- _Problem to solve_
Write out every line below that contains "camera".

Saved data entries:

--------------------

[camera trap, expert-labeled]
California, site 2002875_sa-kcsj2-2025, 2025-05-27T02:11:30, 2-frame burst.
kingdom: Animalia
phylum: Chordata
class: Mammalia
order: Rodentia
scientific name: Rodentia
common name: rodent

--------------------

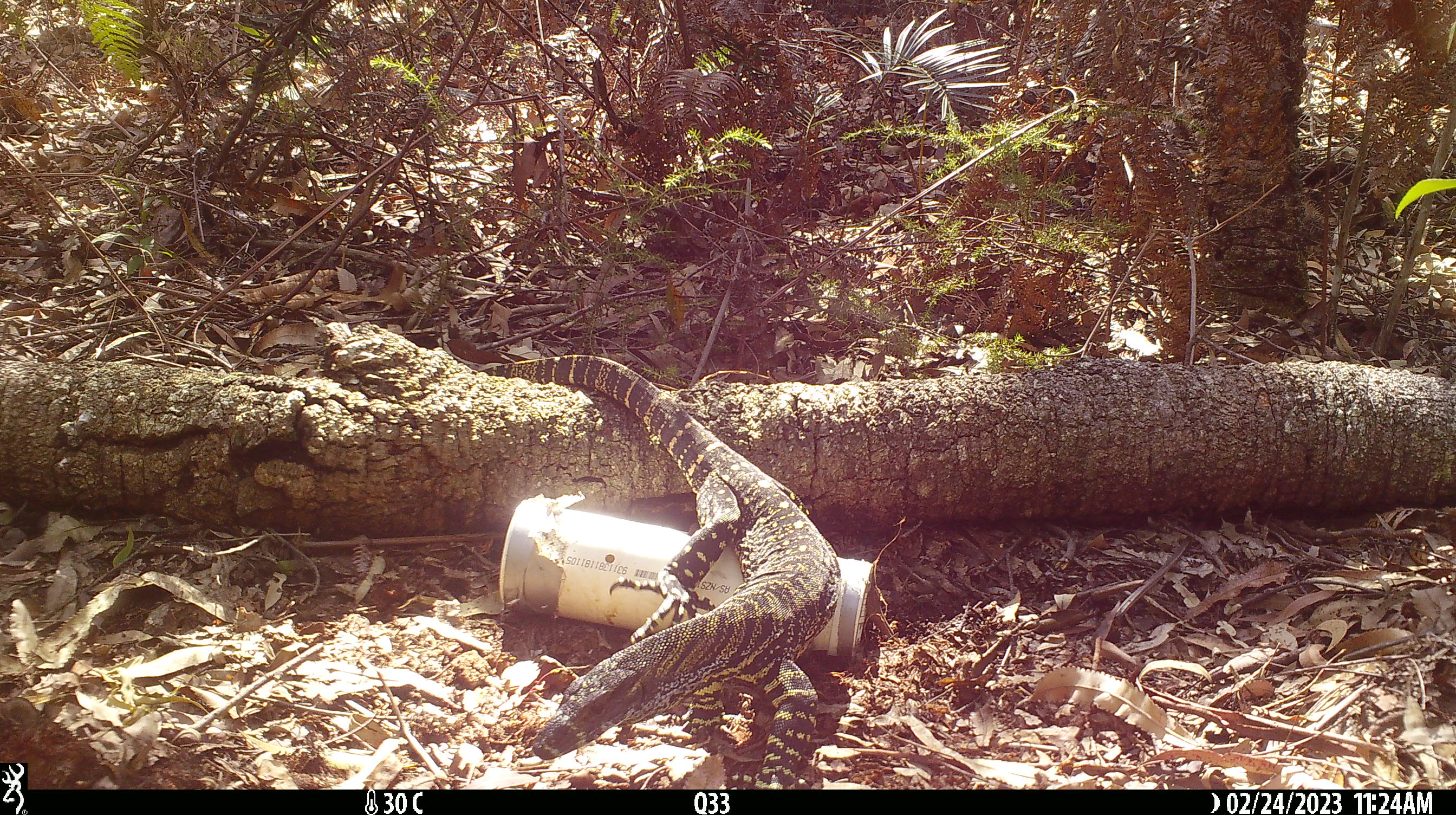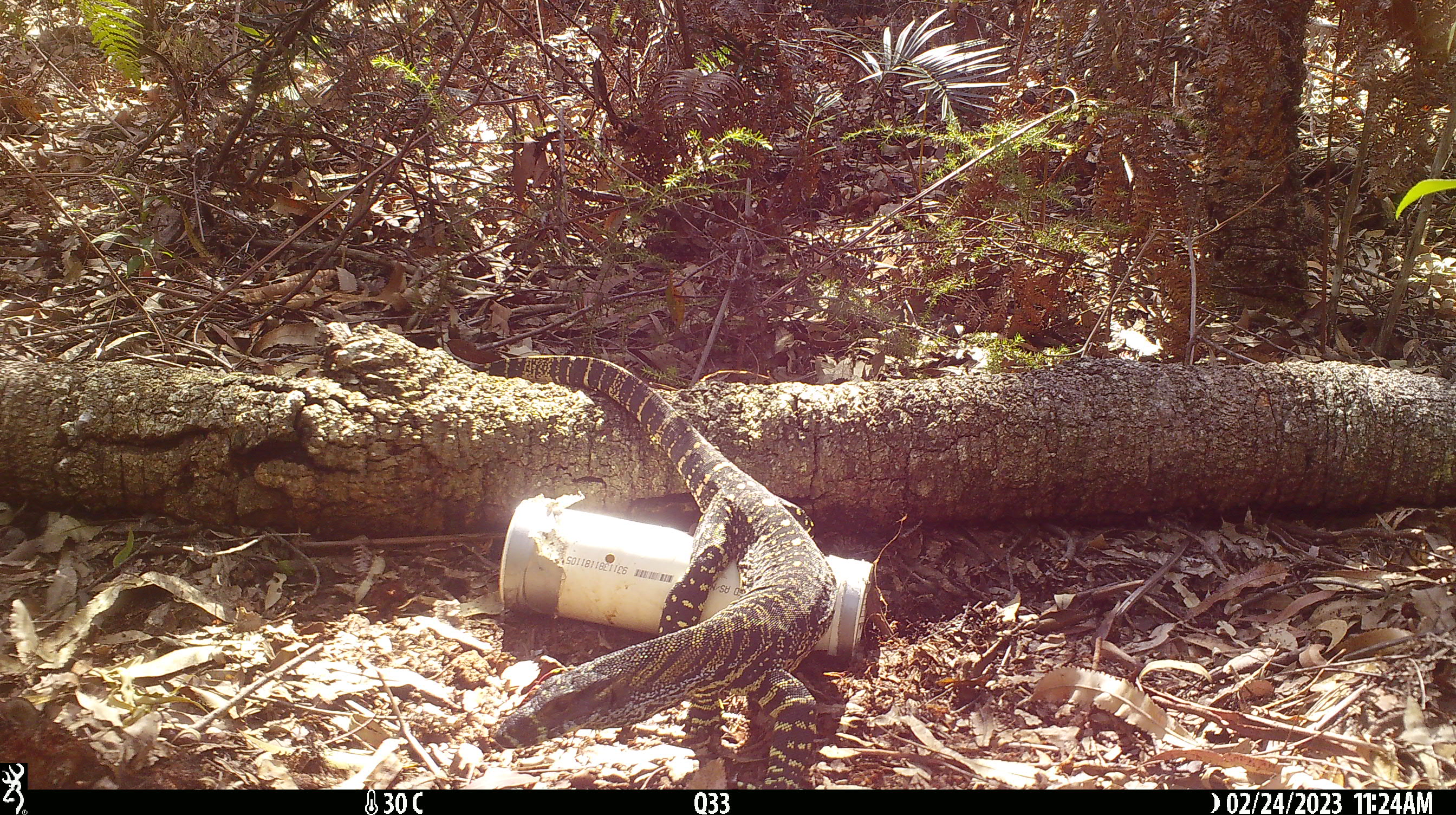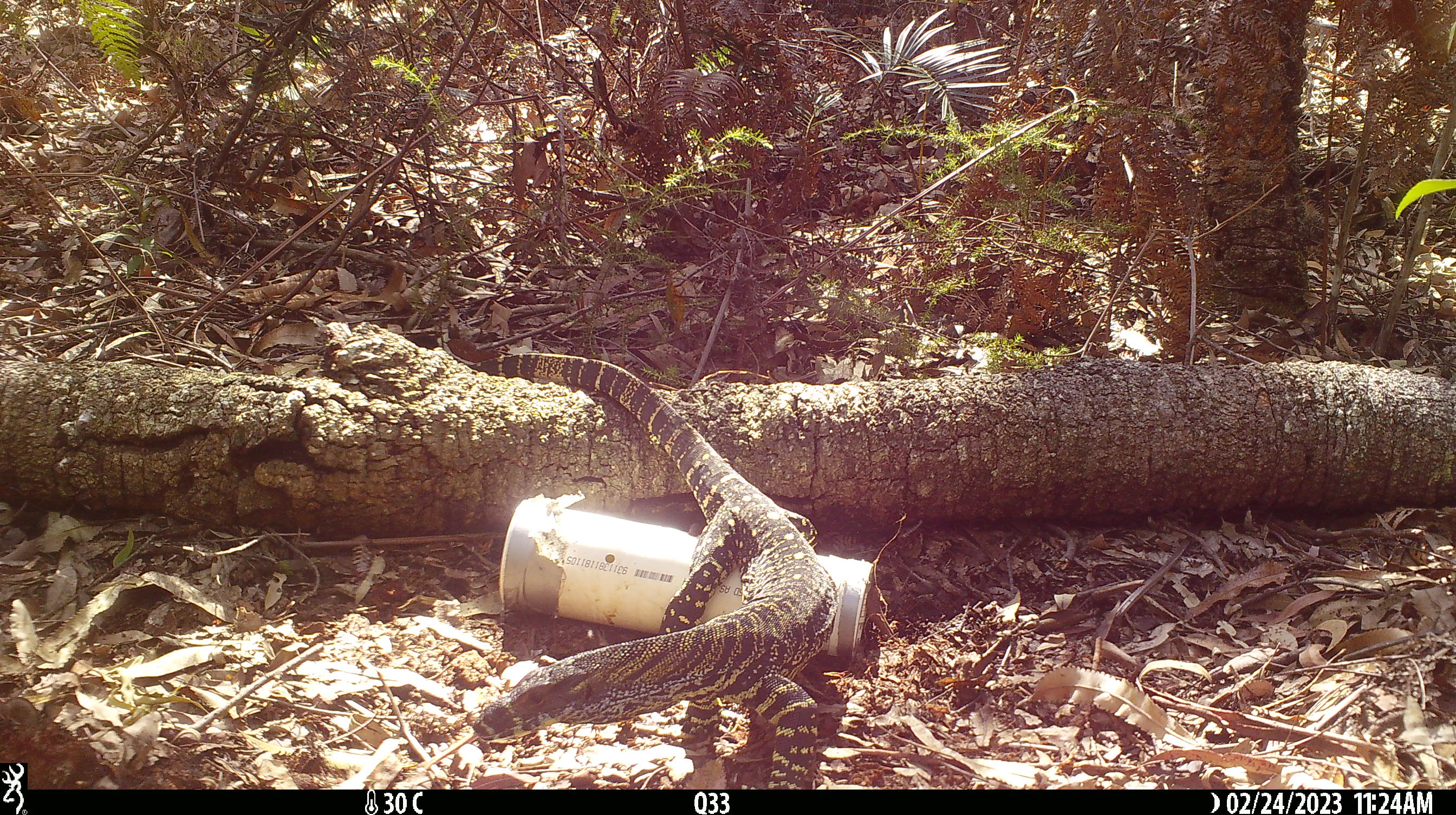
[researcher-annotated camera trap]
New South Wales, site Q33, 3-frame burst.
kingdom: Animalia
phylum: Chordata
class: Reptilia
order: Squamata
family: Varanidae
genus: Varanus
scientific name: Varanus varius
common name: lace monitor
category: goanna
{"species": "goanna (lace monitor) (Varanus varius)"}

--------------------

- _Answer below_
[camera trap, expert-labeled]
[researcher-annotated camera trap]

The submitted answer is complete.